=== What you need to do ===
Give back the data in full. Leave nothing out.

• • • • •

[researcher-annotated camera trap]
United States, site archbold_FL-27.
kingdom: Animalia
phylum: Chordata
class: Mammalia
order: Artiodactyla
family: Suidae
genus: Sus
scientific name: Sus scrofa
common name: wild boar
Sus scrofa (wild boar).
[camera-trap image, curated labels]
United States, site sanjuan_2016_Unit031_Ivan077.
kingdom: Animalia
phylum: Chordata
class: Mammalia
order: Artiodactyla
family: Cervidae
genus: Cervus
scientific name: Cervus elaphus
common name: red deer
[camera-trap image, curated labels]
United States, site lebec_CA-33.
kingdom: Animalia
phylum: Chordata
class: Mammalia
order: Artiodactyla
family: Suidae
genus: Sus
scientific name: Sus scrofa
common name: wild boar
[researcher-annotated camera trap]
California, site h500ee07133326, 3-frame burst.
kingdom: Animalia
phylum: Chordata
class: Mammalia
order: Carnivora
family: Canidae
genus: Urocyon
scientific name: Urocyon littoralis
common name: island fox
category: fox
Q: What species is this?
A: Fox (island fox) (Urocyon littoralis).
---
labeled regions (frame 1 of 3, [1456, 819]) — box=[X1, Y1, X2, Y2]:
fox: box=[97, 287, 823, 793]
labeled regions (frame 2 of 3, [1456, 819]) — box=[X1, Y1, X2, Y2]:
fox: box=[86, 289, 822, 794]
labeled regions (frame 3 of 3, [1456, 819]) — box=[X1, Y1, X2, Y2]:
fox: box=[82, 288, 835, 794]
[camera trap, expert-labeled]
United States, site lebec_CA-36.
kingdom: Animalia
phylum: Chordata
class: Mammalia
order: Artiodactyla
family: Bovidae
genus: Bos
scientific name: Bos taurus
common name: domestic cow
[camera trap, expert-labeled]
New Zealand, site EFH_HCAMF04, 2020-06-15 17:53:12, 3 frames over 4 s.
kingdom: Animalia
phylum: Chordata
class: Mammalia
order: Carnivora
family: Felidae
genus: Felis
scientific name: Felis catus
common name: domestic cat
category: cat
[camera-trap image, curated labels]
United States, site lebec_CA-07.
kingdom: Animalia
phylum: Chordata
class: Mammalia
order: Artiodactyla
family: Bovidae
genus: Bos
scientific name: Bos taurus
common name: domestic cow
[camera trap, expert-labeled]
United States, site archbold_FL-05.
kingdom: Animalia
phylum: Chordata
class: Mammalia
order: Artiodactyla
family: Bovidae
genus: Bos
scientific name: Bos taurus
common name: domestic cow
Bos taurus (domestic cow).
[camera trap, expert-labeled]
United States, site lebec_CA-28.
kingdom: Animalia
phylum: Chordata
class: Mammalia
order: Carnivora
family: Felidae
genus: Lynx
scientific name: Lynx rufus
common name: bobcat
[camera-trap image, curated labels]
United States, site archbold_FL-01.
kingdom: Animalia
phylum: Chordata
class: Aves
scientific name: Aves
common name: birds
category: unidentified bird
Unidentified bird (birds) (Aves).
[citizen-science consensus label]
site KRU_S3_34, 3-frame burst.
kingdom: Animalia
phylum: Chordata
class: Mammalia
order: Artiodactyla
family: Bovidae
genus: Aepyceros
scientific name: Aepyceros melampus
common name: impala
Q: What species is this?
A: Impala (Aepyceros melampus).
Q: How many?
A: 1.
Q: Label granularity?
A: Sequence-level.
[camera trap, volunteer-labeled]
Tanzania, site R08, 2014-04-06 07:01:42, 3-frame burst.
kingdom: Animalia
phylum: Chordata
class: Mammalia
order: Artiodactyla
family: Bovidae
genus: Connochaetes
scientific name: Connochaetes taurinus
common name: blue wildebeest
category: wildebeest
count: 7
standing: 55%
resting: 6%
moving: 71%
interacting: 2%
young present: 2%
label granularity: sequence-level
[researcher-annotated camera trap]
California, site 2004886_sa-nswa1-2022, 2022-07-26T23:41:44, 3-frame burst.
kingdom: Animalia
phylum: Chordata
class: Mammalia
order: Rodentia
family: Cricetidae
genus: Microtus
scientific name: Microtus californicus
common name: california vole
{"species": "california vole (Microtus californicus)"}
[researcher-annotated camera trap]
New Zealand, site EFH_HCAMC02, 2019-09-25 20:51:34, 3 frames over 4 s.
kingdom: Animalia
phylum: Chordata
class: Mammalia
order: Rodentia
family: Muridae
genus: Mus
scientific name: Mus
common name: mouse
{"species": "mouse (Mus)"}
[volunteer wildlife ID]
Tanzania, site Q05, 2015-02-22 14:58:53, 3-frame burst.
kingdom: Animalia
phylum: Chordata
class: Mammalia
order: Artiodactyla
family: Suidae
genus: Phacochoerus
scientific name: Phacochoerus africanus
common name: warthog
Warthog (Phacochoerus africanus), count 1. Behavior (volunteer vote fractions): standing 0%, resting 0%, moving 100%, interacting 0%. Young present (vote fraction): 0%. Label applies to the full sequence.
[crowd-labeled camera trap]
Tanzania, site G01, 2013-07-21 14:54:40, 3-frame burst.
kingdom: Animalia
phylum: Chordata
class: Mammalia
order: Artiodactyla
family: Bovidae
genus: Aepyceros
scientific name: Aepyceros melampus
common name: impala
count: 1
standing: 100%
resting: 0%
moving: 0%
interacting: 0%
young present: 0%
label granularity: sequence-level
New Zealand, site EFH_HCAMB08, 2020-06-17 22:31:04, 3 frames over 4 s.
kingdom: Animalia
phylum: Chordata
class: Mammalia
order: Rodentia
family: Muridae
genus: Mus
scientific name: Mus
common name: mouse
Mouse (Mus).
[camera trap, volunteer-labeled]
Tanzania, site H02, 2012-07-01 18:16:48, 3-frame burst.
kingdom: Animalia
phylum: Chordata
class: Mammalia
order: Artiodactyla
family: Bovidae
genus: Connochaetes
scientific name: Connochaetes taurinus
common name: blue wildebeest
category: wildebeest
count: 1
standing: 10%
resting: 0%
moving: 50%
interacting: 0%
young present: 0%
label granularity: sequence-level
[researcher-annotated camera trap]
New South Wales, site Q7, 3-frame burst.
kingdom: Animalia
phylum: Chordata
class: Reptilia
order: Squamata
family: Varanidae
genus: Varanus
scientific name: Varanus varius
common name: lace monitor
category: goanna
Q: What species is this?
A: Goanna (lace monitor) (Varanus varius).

• • • • •

=== Output ===
[researcher-annotated camera trap]
United States, site archbold_FL-27.
kingdom: Animalia
phylum: Chordata
class: Mammalia
order: Artiodactyla
family: Suidae
genus: Sus
scientific name: Sus scrofa
common name: wild boar
Sus scrofa (wild boar).
[camera-trap image, curated labels]
United States, site sanjuan_2016_Unit031_Ivan077.
kingdom: Animalia
phylum: Chordata
class: Mammalia
order: Artiodactyla
family: Cervidae
genus: Cervus
scientific name: Cervus elaphus
common name: red deer
[camera-trap image, curated labels]
United States, site lebec_CA-33.
kingdom: Animalia
phylum: Chordata
class: Mammalia
order: Artiodactyla
family: Suidae
genus: Sus
scientific name: Sus scrofa
common name: wild boar
[researcher-annotated camera trap]
California, site h500ee07133326, 3-frame burst.
kingdom: Animalia
phylum: Chordata
class: Mammalia
order: Carnivora
family: Canidae
genus: Urocyon
scientific name: Urocyon littoralis
common name: island fox
category: fox
Q: What species is this?
A: Fox (island fox) (Urocyon littoralis).
---
labeled regions (frame 1 of 3, [1456, 819]) — box=[X1, Y1, X2, Y2]:
fox: box=[97, 287, 823, 793]
labeled regions (frame 2 of 3, [1456, 819]) — box=[X1, Y1, X2, Y2]:
fox: box=[86, 289, 822, 794]
labeled regions (frame 3 of 3, [1456, 819]) — box=[X1, Y1, X2, Y2]:
fox: box=[82, 288, 835, 794]
[camera trap, expert-labeled]
United States, site lebec_CA-36.
kingdom: Animalia
phylum: Chordata
class: Mammalia
order: Artiodactyla
family: Bovidae
genus: Bos
scientific name: Bos taurus
common name: domestic cow
[camera trap, expert-labeled]
New Zealand, site EFH_HCAMF04, 2020-06-15 17:53:12, 3 frames over 4 s.
kingdom: Animalia
phylum: Chordata
class: Mammalia
order: Carnivora
family: Felidae
genus: Felis
scientific name: Felis catus
common name: domestic cat
category: cat
[camera-trap image, curated labels]
United States, site lebec_CA-07.
kingdom: Animalia
phylum: Chordata
class: Mammalia
order: Artiodactyla
family: Bovidae
genus: Bos
scientific name: Bos taurus
common name: domestic cow
[camera trap, expert-labeled]
United States, site archbold_FL-05.
kingdom: Animalia
phylum: Chordata
class: Mammalia
order: Artiodactyla
family: Bovidae
genus: Bos
scientific name: Bos taurus
common name: domestic cow
Bos taurus (domestic cow).
[camera trap, expert-labeled]
United States, site lebec_CA-28.
kingdom: Animalia
phylum: Chordata
class: Mammalia
order: Carnivora
family: Felidae
genus: Lynx
scientific name: Lynx rufus
common name: bobcat
[camera-trap image, curated labels]
United States, site archbold_FL-01.
kingdom: Animalia
phylum: Chordata
class: Aves
scientific name: Aves
common name: birds
category: unidentified bird
Unidentified bird (birds) (Aves).
[citizen-science consensus label]
site KRU_S3_34, 3-frame burst.
kingdom: Animalia
phylum: Chordata
class: Mammalia
order: Artiodactyla
family: Bovidae
genus: Aepyceros
scientific name: Aepyceros melampus
common name: impala
Q: What species is this?
A: Impala (Aepyceros melampus).
Q: How many?
A: 1.
Q: Label granularity?
A: Sequence-level.
[camera trap, volunteer-labeled]
Tanzania, site R08, 2014-04-06 07:01:42, 3-frame burst.
kingdom: Animalia
phylum: Chordata
class: Mammalia
order: Artiodactyla
family: Bovidae
genus: Connochaetes
scientific name: Connochaetes taurinus
common name: blue wildebeest
category: wildebeest
count: 7
standing: 55%
resting: 6%
moving: 71%
interacting: 2%
young present: 2%
label granularity: sequence-level
[researcher-annotated camera trap]
California, site 2004886_sa-nswa1-2022, 2022-07-26T23:41:44, 3-frame burst.
kingdom: Animalia
phylum: Chordata
class: Mammalia
order: Rodentia
family: Cricetidae
genus: Microtus
scientific name: Microtus californicus
common name: california vole
{"species": "california vole (Microtus californicus)"}
[researcher-annotated camera trap]
New Zealand, site EFH_HCAMC02, 2019-09-25 20:51:34, 3 frames over 4 s.
kingdom: Animalia
phylum: Chordata
class: Mammalia
order: Rodentia
family: Muridae
genus: Mus
scientific name: Mus
common name: mouse
{"species": "mouse (Mus)"}
[volunteer wildlife ID]
Tanzania, site Q05, 2015-02-22 14:58:53, 3-frame burst.
kingdom: Animalia
phylum: Chordata
class: Mammalia
order: Artiodactyla
family: Suidae
genus: Phacochoerus
scientific name: Phacochoerus africanus
common name: warthog
Warthog (Phacochoerus africanus), count 1. Behavior (volunteer vote fractions): standing 0%, resting 0%, moving 100%, interacting 0%. Young present (vote fraction): 0%. Label applies to the full sequence.
[crowd-labeled camera trap]
Tanzania, site G01, 2013-07-21 14:54:40, 3-frame burst.
kingdom: Animalia
phylum: Chordata
class: Mammalia
order: Artiodactyla
family: Bovidae
genus: Aepyceros
scientific name: Aepyceros melampus
common name: impala
count: 1
standing: 100%
resting: 0%
moving: 0%
interacting: 0%
young present: 0%
label granularity: sequence-level
New Zealand, site EFH_HCAMB08, 2020-06-17 22:31:04, 3 frames over 4 s.
kingdom: Animalia
phylum: Chordata
class: Mammalia
order: Rodentia
family: Muridae
genus: Mus
scientific name: Mus
common name: mouse
Mouse (Mus).
[camera trap, volunteer-labeled]
Tanzania, site H02, 2012-07-01 18:16:48, 3-frame burst.
kingdom: Animalia
phylum: Chordata
class: Mammalia
order: Artiodactyla
family: Bovidae
genus: Connochaetes
scientific name: Connochaetes taurinus
common name: blue wildebeest
category: wildebeest
count: 1
standing: 10%
resting: 0%
moving: 50%
interacting: 0%
young present: 0%
label granularity: sequence-level
[researcher-annotated camera trap]
New South Wales, site Q7, 3-frame burst.
kingdom: Animalia
phylum: Chordata
class: Reptilia
order: Squamata
family: Varanidae
genus: Varanus
scientific name: Varanus varius
common name: lace monitor
category: goanna
Q: What species is this?
A: Goanna (lace monitor) (Varanus varius).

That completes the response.